- [Text excerpt]:
* begin *

Re: ptep_get_lockless() on 32-bit x86/mips/sh looks wrong

Jason Gunthorpe <jgg@xxxxxxxxxx> · Thu, 6 Oct 2022 12:44:23 -0300

On Thu, Oct 06, 2022 at 05:23:59PM +0200, Jann Horn wrote:
> ptep_get_lockless() does the following under CONFIG_GUP_GET_PTE_LOW_HIGH:
> 
> pte_t pte;
> do {
>   pte.pte_low = ptep->pte_low;
>   smp_rmb();
>   pte.pte_high = ptep->pte_high;
>   smp_rmb();
> } while (unlikely(pte.pte_low != ptep->pte_low));
> 
> It has a comment above it that argues that this is correct because:
> 1. A present PTE can't become non-present and then become a present
> PTE pointing to another page without a TLB flush in between.
> 2. TLB flushes involve IPIs.
> 
> As far as I can tell, in particular on x86, _both_ of those
> assumptions are false; perhaps on mips and sh only one of them is?
> 
> Number 2 is straightforward: X86 can run under hypervisors, and when
> it runs under hypervisors, the MMU paravirtualization code (including
> the KVM version) can implement remote TLB flushes without IPIs.
> 
> Number 1 is gnarlier, because breaking that assumption implies that
> there can be a situation where different threads see different memory
> at the same virtual address because their TLBs are incoherent. But as
> far as I know, it can happen when MADV_DONTNEED races with an
> anonymous page fault, because zap_pte_range() does not always flush
> stale TLB entries before dropping the page table lock. I think that's
> probably fine, since it's a "garbage in, garbage out" kind of
> situation - but if a concurrent GUP-fast can then theoretically end up
> returning a completely unrelated page, that's bad.
> 
> 
> Sadly, mips and sh don't define arch_cmpxchg_double(), so we can't
> just change ptep_get_lockless() to use arch_cmpxchg_double() and be
> done with it...

* end *

- [Challenge]: Resume the mailing-list reply about ptep_get_lockless() on 32-bit x86, mips and sh from the point where it stops.

- [Provided records]:
* begin *

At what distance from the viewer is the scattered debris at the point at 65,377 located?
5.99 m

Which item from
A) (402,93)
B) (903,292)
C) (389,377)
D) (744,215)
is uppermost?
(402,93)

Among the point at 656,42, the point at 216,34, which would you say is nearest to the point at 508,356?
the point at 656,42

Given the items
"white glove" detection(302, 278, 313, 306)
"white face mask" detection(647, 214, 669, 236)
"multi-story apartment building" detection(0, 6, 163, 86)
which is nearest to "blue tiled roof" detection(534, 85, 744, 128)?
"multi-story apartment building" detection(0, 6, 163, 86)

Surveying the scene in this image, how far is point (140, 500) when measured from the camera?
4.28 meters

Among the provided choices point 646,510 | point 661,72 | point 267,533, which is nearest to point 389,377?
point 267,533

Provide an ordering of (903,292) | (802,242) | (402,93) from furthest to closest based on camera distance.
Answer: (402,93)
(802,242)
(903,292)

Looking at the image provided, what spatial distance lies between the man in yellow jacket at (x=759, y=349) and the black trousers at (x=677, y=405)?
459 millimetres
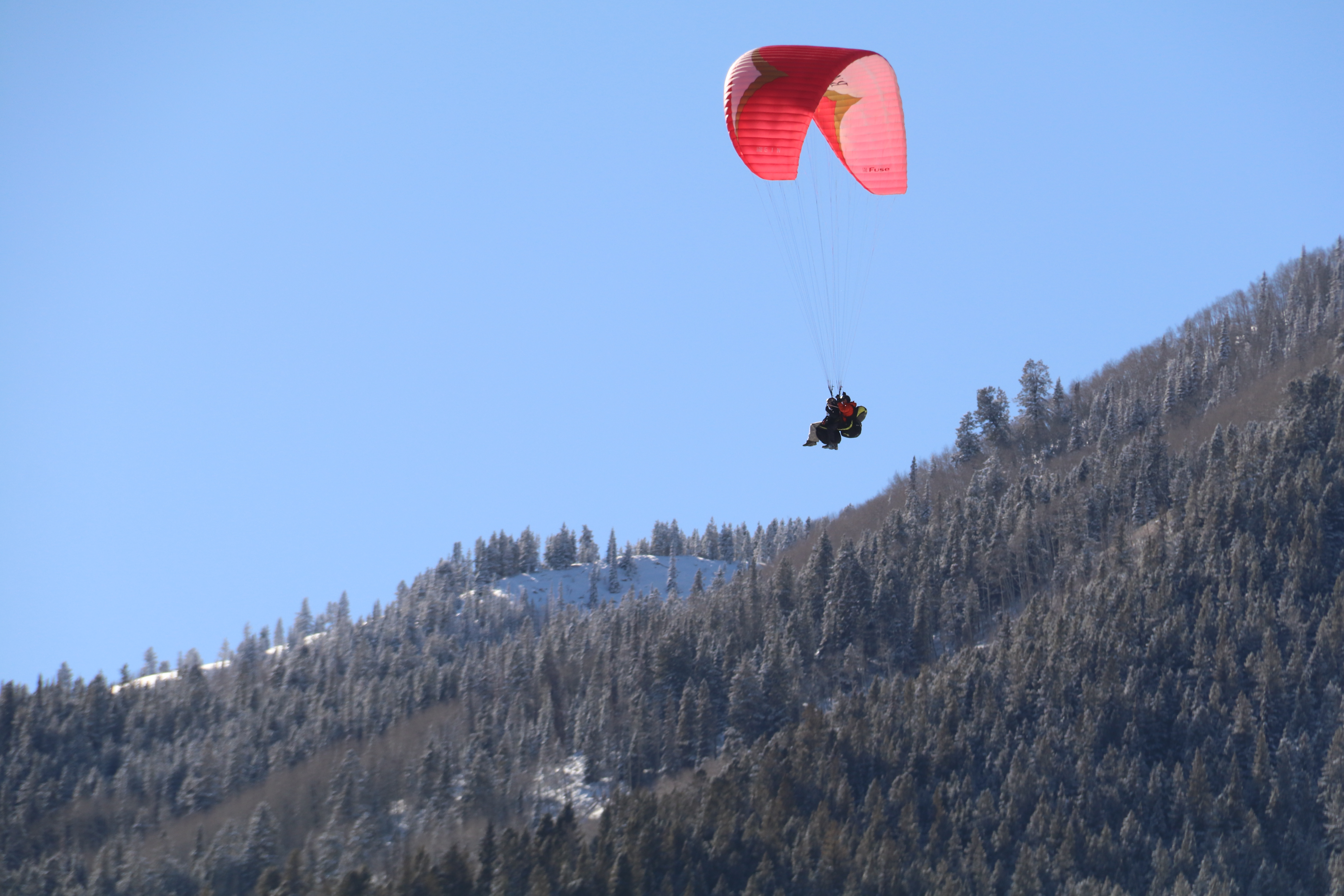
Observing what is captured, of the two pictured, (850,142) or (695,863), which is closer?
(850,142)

* end *
* begin *

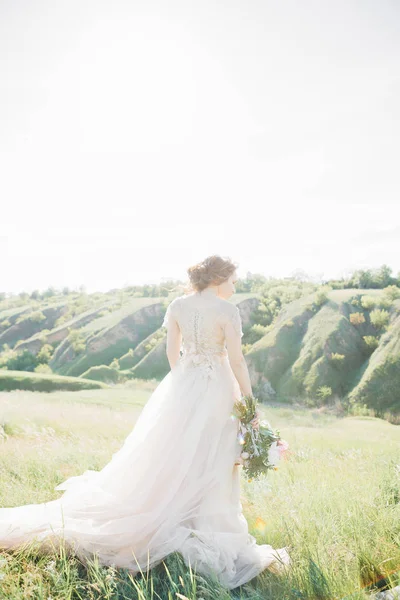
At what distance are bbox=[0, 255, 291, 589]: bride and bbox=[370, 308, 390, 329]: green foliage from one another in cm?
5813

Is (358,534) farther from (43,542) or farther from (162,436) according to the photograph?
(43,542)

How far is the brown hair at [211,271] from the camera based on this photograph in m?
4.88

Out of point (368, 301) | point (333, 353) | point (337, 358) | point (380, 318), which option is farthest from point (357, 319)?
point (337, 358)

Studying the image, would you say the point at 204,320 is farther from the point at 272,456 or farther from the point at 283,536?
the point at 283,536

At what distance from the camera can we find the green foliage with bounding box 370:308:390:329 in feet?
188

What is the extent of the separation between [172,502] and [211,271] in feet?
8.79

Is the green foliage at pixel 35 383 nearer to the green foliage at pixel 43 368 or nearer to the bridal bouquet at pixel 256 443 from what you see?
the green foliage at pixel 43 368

* end *

- [Result below]:
I think the argument here has nothing to do with IPIs, but is more a
statement on memory ordering. What we want to get is a non-torn load
of low/high, under some restricted rules.

PTE writes should be ordered so that the present/not present bit is
properly:

Zapping a PTE:

write_low (not present)
wmb()
write_high (a)
wmb()

Reestablish a PTE:

write_high (b)
wmb()
write_low (present)
wmb()

This ordering is necessary to make the TLB's atomic 64 bit load work
properly, otherwise the TLB could read a present entry with a bogus
other half!

For ptep_get_lockless() we define non-torn as meaning the same as for the TLB:

     pre-zap low / high (present)
  restablish low / high (b) (present)
         any low / any high (not present)

Other combinations are forbidden.

The read side has a corresponding list of reads:

read_low
rmb()
read_high
rmb()
read_low

So, it seems plausible this could be OK based only on atomics (I did
not check that the present bit is properly placed in the right
low/high). Do you see a way the atomics don't work out?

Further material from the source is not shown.